Enquanto o Brasil trava uma batalha diplomática com os Estados Unidos para evitar a aplicação de tarifas de 50% sobre seus produtos, a Argentina se consolida como uma das principais compradoras de itens brasileiros em 2025. Segundo reportagem da Folha de S. Paulo, entre janeiro e junho deste ano, as exportações do Brasil para o país vizinho somaram US$ 9,1 bilhões — um crescimento expressivo de 55,4% em relação ao mesmo período do ano passado.
Segundo dados do Ministério do Desenvolvimento, Indústria, Comércio e Serviços (Mdic), compilados em parte pela Associação Brasileira das Indústrias Exportadoras de Carnes (Abiec), os principais itens enviados ao mercado argentino foram veículos de passageiros (21,6% das exportações), autopeças e acessórios (9,7%) e veículos para transporte de cargas (6,4%).
Um destaque inesperado foi a carne bovina, tradicional símbolo da economia argentina. As compras do produto brasileiro saltaram de cerca de US$ 1 milhão no primeiro semestre de 2024 para US$ 22,9 milhões no mesmo período de 2025. Embora ainda represente apenas 0,25% da pauta exportadora, a presença da carne brasileira nas prateleiras argentinas tem gerado reações.
“É algo insólito, no país da carne e do churrasco, agora estamos importando esse tipo de alimento do nosso vizinho Brasil”, disse um apresentador do canal Crónica, em maio. “É mais barato importar do que produzir aqui.” De acordo com a imprensa local, em cidades da Patagônia, o quilo da carne brasileira chegou a custar 9 mil pesos, menos da metade do valor da carne nacional.
A moradora de Buenos Aires Nérida Arsas, de 69 anos, também notou a mudança no consumo: “Dependendo do supermercado, a gente encontra pão fatiado brasileiro ou leite uruguaio por preços melhores do que os locais”.
Abertura econômica e valorização do peso ampliam importações
O crescimento das importações na Argentina tem relação direta com a política econômica do governo Javier Milei. Segundo relatório da consultoria Argendata, apenas no primeiro trimestre de 2025 as compras externas representaram 32% do PIB — o maior índice em 135 anos. A valorização do peso argentino frente ao dólar e a desregulamentação comercial impulsionaram o consumo de produtos estrangeiros, de autopeças a itens comprados via e-commerce.
Além disso, a inflação em queda contribuiu para tornar os contratos de compra mais previsíveis. O economista Santiago Bulat, da IAE Business School e sócio-diretor da Invecq Consultoria, explica que as importações partiam de um patamar muito baixo em 2024, reflexo das medidas de choque aplicadas por Milei no início de seu governo.

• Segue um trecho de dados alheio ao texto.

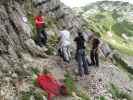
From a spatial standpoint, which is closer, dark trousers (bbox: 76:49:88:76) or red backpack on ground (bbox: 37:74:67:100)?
red backpack on ground (bbox: 37:74:67:100)

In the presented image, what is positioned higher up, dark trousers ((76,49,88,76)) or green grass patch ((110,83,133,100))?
dark trousers ((76,49,88,76))

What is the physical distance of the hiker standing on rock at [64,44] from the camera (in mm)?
35250

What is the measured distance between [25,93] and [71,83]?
6258 mm

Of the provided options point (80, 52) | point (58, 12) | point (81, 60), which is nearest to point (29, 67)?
point (80, 52)

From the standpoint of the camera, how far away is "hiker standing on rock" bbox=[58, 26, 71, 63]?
35250mm

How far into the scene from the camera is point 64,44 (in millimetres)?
35500

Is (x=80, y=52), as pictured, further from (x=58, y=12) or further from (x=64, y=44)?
(x=58, y=12)

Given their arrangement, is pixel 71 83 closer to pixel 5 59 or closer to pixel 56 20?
pixel 5 59

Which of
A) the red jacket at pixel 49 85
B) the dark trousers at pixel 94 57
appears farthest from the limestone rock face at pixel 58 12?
the red jacket at pixel 49 85

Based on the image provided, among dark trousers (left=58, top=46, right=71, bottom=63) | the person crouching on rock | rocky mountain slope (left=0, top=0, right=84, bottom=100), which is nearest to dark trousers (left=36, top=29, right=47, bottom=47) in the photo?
rocky mountain slope (left=0, top=0, right=84, bottom=100)

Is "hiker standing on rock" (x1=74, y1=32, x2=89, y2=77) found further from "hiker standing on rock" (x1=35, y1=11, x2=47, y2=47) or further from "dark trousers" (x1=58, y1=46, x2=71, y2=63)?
"hiker standing on rock" (x1=35, y1=11, x2=47, y2=47)

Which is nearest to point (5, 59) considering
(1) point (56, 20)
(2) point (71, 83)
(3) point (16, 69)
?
(3) point (16, 69)

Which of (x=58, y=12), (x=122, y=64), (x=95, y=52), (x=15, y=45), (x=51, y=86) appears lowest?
(x=122, y=64)

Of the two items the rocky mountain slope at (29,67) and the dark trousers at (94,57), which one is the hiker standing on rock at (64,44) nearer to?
the rocky mountain slope at (29,67)
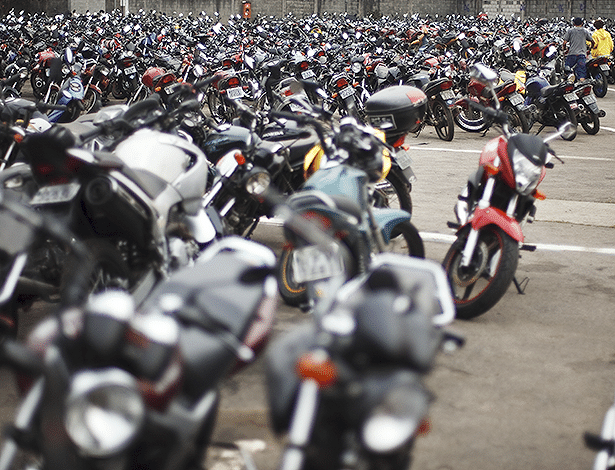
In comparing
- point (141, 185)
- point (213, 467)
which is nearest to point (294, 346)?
point (213, 467)

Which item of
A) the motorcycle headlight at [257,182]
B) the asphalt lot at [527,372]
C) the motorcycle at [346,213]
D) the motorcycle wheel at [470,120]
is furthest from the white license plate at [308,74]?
the motorcycle headlight at [257,182]

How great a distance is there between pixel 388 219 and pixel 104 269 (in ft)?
5.76

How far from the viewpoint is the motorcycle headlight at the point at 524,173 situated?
4.55 meters

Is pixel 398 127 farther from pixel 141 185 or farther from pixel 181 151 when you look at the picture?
pixel 141 185

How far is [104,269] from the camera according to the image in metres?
3.77

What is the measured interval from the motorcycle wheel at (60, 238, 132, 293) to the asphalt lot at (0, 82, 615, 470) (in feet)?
2.10

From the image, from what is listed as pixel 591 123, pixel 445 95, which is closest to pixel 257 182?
pixel 445 95

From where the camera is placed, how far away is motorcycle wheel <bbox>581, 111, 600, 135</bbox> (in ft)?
38.6

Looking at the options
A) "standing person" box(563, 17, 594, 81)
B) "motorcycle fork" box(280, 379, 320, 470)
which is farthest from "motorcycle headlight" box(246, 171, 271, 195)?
"standing person" box(563, 17, 594, 81)

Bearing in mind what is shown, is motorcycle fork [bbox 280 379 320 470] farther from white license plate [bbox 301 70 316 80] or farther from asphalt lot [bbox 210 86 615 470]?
white license plate [bbox 301 70 316 80]

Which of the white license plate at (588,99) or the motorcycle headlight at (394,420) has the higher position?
the motorcycle headlight at (394,420)

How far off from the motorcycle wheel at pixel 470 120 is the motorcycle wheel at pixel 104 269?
8748 mm

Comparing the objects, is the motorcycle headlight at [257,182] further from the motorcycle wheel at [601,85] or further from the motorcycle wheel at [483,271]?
the motorcycle wheel at [601,85]

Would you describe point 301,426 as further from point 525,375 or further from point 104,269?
point 525,375
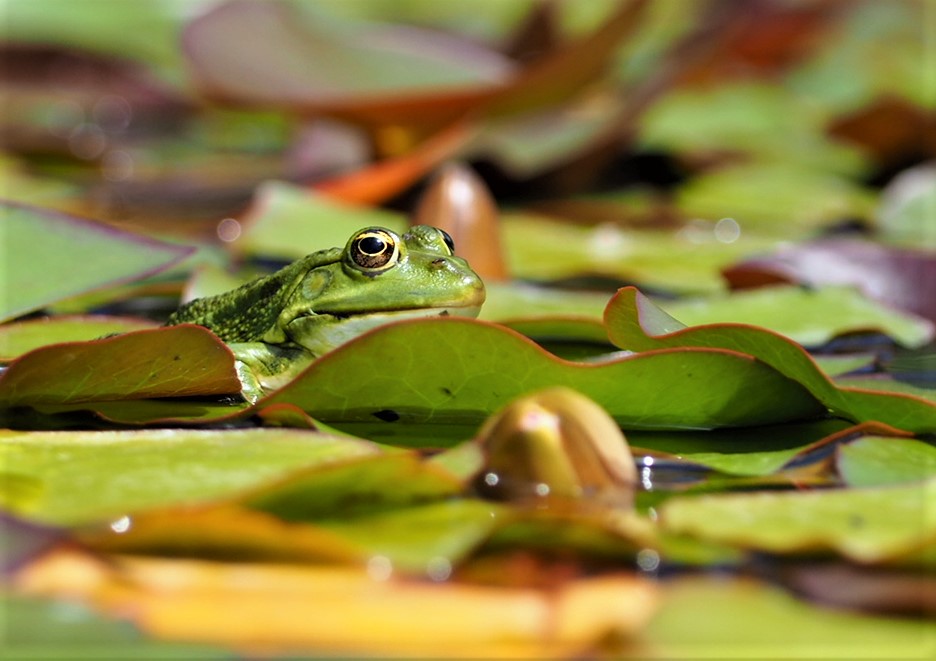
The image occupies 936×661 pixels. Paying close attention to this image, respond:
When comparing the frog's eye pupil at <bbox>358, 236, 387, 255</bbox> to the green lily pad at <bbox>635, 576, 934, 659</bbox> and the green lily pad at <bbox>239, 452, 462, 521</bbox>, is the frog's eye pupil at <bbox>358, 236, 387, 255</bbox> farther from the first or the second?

“As importações caíram significativamente no ano passado, as empresas ainda tinham muitas dívidas de importações antigas e a atividade econômica cresceu fortemente nos primeiros meses deste ano, embora agora pareça estar mais estagnada”, analisa. Segundo ele, em julho o ritmo de importações já começou a diminuir.
Impacto nas empresas locais e aumento do desemprego
O aumento das importações, porém, trouxe efeitos adversos para a indústria local, especialmente para pequenas e médias empresas (PMEs). Estimativas apontam que 11% das empresas exportadoras argentinas deixaram de vender ao exterior por falta de competitividade. Além disso, 41,3% das PMEs relataram queda nas vendas no mercado interno.
A IPA (associação das pequenas e médias empresas argentinas) alerta para o impacto da abertura comercial sem contrapartidas de proteção ao setor produtivo nacional. Setores como o têxtil e o metalúrgico já enfrentam aumento do desemprego. “Embora os preços tenham caído, as PMEs ficaram expostas à concorrência externa sem políticas compensatórias”, afirma a entidade.
Bulat acredita que o cenário pode se manter estável até o fim do ano, mas alerta para limitações estruturais. “Sem uma reforma tributária forte, alguns setores sofrerão mais do que outros, porque a carga de impostos, especialmente os provinciais, prejudica a competitividade dos produtos fabricados aqui.”
Enquanto isso, o Brasil colhe os frutos da abertura argentina e amplia sua presença no país vizinho, mesmo com as relações políticas entre Lula e Milei ainda marcadas pelo distanciamento. A balança comercial segue favorável ao lado brasileiro: no primeiro semestre, o Brasil comprou US$ 6,2 bilhões em produtos argentinos, gerando um superávit de US$ 3 bilhões.